A nova cabine de pintura ainda não existe. A borra de tinta que ela vai gerar já existe — no papel, desde o primeiro protocolo no órgão ambiental. Essa inversão é o que derruba cronograma de ampliação: o resíduo novo nasce antes da linha.
O licenciamento ambiental indústria — o rito aplicado pela CETESB a empreendimentos industriais no estado de São Paulo — se organiza em três etapas encadeadas: LP, LI e LO. Ampliar a planta reabre esse rito. E cada etapa traz uma pergunta sobre resíduo que só se responde com documento, nunca com intenção.
Este guia mostra a sequência, o ponto exato em que o resíduo novo entra no processo e por que a primeira coleta da linha ampliada depende de um documento emitido antes da partida.
Licenciamento ambiental indústria: LP, LI e LO não são opções, são etapas
Não se escolhe entre licença prévia, licença de instalação e licença de operação. Elas se sucedem, e cada uma autoriza uma coisa distinta:
- LP — Licença Prévia: aprova a concepção e a localização do empreendimento ou da ampliação e atesta a viabilidade ambiental. Não autoriza obra.
- LI — Licença de Instalação: autoriza construir e instalar conforme o projeto aprovado. Não autoriza produzir.
- LO — Licença de Operação: autoriza o funcionamento, depois de verificado que o instalado corresponde ao licenciado.

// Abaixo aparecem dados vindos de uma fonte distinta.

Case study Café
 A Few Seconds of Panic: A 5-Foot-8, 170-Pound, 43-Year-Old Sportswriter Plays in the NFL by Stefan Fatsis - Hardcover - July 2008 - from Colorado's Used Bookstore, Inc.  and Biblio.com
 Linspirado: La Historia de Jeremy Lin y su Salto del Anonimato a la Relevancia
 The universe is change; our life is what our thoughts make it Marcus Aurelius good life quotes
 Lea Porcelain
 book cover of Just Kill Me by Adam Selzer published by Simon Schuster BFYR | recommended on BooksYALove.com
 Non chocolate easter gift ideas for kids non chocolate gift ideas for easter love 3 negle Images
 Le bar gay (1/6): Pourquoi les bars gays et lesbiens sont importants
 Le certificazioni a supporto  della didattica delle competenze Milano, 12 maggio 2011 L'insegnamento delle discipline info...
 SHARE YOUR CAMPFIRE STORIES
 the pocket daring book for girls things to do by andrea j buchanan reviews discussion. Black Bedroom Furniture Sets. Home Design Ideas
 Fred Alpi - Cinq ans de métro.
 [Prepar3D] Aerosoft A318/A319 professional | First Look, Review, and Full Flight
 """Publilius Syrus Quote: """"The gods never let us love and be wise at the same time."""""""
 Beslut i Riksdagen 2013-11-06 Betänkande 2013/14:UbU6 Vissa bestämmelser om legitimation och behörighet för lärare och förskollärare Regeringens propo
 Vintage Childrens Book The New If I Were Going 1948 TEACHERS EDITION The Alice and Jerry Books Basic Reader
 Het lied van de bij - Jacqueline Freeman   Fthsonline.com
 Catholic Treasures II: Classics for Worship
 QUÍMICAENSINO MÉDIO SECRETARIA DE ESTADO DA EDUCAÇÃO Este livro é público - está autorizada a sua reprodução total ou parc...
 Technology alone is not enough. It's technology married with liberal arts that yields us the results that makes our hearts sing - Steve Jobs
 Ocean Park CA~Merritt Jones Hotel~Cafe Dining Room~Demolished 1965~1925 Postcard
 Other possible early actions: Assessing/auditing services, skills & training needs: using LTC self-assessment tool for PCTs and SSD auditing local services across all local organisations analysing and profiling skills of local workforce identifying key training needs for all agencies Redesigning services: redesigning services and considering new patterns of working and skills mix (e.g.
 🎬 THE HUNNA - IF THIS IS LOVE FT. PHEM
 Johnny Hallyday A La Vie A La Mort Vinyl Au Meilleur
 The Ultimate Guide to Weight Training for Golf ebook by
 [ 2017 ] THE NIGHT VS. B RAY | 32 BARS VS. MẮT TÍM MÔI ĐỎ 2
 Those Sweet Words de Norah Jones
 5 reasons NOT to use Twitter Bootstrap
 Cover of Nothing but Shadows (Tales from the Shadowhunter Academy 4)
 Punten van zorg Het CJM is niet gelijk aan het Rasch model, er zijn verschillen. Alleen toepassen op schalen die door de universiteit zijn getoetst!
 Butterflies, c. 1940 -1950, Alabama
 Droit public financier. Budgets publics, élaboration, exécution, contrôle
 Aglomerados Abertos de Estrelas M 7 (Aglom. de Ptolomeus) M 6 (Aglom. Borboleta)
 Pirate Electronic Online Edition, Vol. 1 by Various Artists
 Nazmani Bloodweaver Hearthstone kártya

No licenciamento da ampliação industrial vale a mesma lógica do empreendimento novo, com um agravante: a planta já opera. Existe LO vigente, existe PGRS vigente, existem CADRI vigentes. A ampliação não substitui nada disso — ela obriga a revisar tudo isso. O enquadramento do rito é definido pelo órgão ambiental, caso a caso, conforme porte, tipologia e potencial poluidor. Não é decisão do gerador.
LP: o resíduo entra como projeção
Na fase de licença prévia, o resíduo novo aparece como estimativa: qual corrente a linha vai gerar, em que volume aproximado e em que classe. É aqui que a classificação conforme a ABNT NBR 10004 começa a pesar — Classe I (perigoso), Classe IIA (não perigoso não inerte) ou Classe IIB (não perigoso inerte).
A diferença não é semântica. A classe define rota de destinação, tipo de acondicionamento, exigência de contenção na área de armazenamento e custo por tonelada. Resíduo Classe I não vai para aterro sanitário: vai para aterro industrial licenciado, coprocessamento, incineração ou outra rota compatível, sempre em unidade de destinador licenciado.
Há um efeito que quase nenhum projeto de ampliação considera: a linha nova pode mudar a classe do resíduo antigo. Um efluente com metal enviado à mesma estação de tratamento altera o perfil do lodo que a planta já gerava há anos. O que era Classe IIA pode passar a Classe I. O laudo de classificação precisa ser refeito para a planta ampliada, não apenas para a corrente nova — e esse é exatamente o tipo de item que volta do órgão ambiental como exigência técnica, com o cronograma parado esperando resposta.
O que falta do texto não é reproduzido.